> What you will do
Reproduce exactly the lines from the one containing "Of the provided" through the last line of the data, both ends included.

Rows from a spatial reasoning dataset:

=======

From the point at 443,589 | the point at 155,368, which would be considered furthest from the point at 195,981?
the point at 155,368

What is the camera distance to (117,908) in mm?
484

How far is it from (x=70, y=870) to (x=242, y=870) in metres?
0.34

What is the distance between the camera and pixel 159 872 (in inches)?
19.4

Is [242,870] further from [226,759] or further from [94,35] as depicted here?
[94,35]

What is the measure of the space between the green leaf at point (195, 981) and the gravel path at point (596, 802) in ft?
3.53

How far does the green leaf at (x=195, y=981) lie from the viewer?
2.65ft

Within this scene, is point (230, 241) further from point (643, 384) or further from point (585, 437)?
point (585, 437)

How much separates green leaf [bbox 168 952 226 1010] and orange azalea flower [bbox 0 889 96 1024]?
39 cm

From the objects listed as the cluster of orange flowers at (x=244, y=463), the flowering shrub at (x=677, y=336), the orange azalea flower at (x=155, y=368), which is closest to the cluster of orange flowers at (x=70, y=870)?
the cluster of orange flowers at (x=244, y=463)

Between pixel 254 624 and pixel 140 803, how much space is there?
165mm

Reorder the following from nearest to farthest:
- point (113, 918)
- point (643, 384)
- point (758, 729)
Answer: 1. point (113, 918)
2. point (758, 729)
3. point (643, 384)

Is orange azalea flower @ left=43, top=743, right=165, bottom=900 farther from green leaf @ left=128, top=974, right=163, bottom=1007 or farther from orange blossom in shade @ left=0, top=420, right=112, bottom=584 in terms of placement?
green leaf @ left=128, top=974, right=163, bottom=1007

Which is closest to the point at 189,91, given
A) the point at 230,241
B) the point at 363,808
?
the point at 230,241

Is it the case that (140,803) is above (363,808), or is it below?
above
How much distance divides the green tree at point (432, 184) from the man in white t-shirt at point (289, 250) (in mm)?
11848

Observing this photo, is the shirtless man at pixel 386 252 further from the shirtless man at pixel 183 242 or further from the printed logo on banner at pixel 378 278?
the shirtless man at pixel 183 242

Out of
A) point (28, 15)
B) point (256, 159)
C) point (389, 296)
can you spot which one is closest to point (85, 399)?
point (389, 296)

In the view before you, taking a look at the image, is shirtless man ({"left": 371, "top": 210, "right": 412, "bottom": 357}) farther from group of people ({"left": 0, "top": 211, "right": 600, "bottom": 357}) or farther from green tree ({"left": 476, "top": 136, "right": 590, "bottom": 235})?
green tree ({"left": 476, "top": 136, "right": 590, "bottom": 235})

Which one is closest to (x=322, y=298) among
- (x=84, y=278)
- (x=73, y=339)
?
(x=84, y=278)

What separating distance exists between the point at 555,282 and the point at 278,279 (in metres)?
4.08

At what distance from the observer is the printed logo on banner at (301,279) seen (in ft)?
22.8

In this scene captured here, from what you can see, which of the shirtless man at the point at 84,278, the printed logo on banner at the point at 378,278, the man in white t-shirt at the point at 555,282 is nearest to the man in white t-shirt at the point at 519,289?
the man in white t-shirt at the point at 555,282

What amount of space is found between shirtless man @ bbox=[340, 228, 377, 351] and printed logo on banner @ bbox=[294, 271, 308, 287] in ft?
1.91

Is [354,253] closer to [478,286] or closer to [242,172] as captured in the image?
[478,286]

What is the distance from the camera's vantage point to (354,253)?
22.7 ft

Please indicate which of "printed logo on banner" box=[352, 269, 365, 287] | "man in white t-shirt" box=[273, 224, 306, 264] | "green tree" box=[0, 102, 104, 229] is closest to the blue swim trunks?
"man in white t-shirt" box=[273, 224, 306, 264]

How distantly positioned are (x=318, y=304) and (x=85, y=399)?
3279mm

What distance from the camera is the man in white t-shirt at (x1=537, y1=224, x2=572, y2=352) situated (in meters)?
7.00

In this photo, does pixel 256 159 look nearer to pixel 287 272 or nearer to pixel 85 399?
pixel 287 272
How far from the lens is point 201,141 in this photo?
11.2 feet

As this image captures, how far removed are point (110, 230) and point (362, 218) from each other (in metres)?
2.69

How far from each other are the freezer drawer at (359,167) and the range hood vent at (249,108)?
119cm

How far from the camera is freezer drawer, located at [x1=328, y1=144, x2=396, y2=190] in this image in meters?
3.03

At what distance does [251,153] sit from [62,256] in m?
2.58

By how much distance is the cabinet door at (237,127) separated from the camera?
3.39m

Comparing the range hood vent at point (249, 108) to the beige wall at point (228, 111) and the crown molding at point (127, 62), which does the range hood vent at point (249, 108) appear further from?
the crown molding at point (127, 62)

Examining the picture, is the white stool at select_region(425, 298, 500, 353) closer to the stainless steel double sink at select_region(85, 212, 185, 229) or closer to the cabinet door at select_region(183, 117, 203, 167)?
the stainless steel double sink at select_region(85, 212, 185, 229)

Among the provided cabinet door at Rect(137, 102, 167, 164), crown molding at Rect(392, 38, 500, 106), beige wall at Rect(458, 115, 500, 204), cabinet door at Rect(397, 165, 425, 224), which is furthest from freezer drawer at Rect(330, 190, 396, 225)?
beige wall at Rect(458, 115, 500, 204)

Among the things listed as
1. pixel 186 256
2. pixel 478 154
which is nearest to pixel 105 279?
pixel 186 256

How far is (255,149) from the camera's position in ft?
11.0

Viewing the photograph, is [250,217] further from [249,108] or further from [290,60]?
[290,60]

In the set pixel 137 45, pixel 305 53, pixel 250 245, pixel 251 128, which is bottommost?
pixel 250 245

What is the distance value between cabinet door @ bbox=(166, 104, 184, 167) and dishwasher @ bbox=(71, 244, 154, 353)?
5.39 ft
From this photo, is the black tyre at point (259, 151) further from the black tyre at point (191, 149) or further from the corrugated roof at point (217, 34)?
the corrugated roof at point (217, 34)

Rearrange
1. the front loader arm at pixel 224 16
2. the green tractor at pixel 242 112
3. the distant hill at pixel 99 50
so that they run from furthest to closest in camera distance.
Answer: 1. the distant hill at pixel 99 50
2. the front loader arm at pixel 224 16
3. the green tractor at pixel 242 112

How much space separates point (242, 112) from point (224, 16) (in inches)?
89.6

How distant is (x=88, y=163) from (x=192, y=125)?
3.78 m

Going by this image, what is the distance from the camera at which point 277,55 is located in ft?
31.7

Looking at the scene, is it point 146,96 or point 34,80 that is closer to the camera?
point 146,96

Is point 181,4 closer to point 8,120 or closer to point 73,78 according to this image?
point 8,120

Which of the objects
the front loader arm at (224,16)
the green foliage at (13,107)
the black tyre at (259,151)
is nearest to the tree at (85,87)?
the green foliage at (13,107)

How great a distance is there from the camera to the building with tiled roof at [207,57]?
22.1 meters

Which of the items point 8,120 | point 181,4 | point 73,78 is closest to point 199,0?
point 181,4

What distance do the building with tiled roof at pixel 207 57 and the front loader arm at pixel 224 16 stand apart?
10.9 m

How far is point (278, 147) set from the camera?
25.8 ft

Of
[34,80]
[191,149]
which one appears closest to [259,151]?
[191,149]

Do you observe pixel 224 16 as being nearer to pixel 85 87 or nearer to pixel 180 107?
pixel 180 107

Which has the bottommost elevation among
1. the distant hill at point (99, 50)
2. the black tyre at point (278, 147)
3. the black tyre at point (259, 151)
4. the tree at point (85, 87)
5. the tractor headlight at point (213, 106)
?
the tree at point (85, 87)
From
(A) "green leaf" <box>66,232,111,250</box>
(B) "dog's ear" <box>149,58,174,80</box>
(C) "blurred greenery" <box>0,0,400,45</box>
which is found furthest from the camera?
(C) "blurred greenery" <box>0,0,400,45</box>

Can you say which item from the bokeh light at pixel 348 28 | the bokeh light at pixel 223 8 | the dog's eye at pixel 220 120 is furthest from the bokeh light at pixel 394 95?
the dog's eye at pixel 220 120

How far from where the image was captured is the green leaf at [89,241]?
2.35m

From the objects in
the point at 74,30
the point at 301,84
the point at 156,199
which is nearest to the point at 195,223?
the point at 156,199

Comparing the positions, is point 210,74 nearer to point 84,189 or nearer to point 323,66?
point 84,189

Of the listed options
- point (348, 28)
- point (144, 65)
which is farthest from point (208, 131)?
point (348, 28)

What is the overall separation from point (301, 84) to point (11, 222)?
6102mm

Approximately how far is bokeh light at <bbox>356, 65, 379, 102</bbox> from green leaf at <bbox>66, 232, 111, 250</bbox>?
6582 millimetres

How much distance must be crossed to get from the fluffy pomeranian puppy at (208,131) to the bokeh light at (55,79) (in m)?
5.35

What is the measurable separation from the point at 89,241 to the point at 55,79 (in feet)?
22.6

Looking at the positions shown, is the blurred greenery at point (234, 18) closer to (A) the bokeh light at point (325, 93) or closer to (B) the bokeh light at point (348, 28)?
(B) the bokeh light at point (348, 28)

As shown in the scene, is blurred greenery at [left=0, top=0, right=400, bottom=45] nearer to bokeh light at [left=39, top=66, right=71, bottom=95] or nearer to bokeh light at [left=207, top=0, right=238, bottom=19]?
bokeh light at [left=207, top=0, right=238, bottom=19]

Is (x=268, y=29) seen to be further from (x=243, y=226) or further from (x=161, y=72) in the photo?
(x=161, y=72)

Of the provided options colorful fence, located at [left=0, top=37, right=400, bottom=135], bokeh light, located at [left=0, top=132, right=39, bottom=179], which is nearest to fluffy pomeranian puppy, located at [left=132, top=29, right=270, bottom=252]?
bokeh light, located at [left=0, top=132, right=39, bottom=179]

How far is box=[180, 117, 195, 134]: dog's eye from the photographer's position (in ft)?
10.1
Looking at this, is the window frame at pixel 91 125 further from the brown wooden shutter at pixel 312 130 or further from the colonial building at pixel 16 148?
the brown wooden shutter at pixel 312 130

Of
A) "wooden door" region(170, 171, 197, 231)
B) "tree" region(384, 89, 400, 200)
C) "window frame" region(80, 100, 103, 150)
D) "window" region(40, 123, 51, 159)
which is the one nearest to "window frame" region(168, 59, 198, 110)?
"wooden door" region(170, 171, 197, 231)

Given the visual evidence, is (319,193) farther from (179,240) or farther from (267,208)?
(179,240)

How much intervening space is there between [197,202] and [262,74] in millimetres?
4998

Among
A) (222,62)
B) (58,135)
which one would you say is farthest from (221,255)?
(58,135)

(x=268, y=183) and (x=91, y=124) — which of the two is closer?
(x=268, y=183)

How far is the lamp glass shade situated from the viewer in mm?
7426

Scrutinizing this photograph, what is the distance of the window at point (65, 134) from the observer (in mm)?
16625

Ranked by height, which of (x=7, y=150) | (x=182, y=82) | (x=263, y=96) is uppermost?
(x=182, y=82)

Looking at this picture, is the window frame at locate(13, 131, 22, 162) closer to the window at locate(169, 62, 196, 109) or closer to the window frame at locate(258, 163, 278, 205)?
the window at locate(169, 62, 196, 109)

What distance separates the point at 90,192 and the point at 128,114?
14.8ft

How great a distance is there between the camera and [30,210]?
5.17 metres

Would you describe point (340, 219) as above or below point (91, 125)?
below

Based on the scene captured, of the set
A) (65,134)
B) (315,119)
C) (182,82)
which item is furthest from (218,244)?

=======

> Solution for this exercise
Of the provided options colorful fence, located at [left=0, top=37, right=400, bottom=135], bokeh light, located at [left=0, top=132, right=39, bottom=179], which is nearest to fluffy pomeranian puppy, located at [left=132, top=29, right=270, bottom=252]?
bokeh light, located at [left=0, top=132, right=39, bottom=179]

How far is box=[180, 117, 195, 134]: dog's eye from the photographer's position (in ft)?
10.1
Looking at this, is the window frame at pixel 91 125 further from the brown wooden shutter at pixel 312 130 or further from the colonial building at pixel 16 148?
the brown wooden shutter at pixel 312 130

Of
A) "wooden door" region(170, 171, 197, 231)
B) "tree" region(384, 89, 400, 200)
C) "window frame" region(80, 100, 103, 150)
D) "window" region(40, 123, 51, 159)
which is the one nearest to "window frame" region(168, 59, 198, 110)?
"wooden door" region(170, 171, 197, 231)

Given the visual evidence, is (319,193) farther from (179,240) or farther from (267,208)?
(179,240)

How much intervening space is there between [197,202] and [262,74] in millimetres?
4998

Among
A) (222,62)
B) (58,135)
which one would you say is farthest from (221,255)?
(58,135)

(x=268, y=183) and (x=91, y=124) — which of the two is closer?
(x=268, y=183)

How far is the lamp glass shade situated from the viewer in mm?
7426

Scrutinizing this photograph, what is the distance of the window at point (65, 134) from the observer (in mm)?
16625

Ranked by height, which of (x=7, y=150) | (x=182, y=82) | (x=263, y=96) is uppermost?
(x=182, y=82)

Looking at this picture, is the window frame at locate(13, 131, 22, 162) closer to the window at locate(169, 62, 196, 109) or closer to the window frame at locate(258, 163, 278, 205)?
the window at locate(169, 62, 196, 109)

What distance separates the point at 90,192 and the point at 128,114?
14.8ft

How great a distance is there between the camera and [30,210]?
5.17 metres

Would you describe point (340, 219) as above or below point (91, 125)?
below

Based on the scene captured, of the set
A) (65,134)
B) (315,119)
C) (182,82)
which item is furthest from (218,244)?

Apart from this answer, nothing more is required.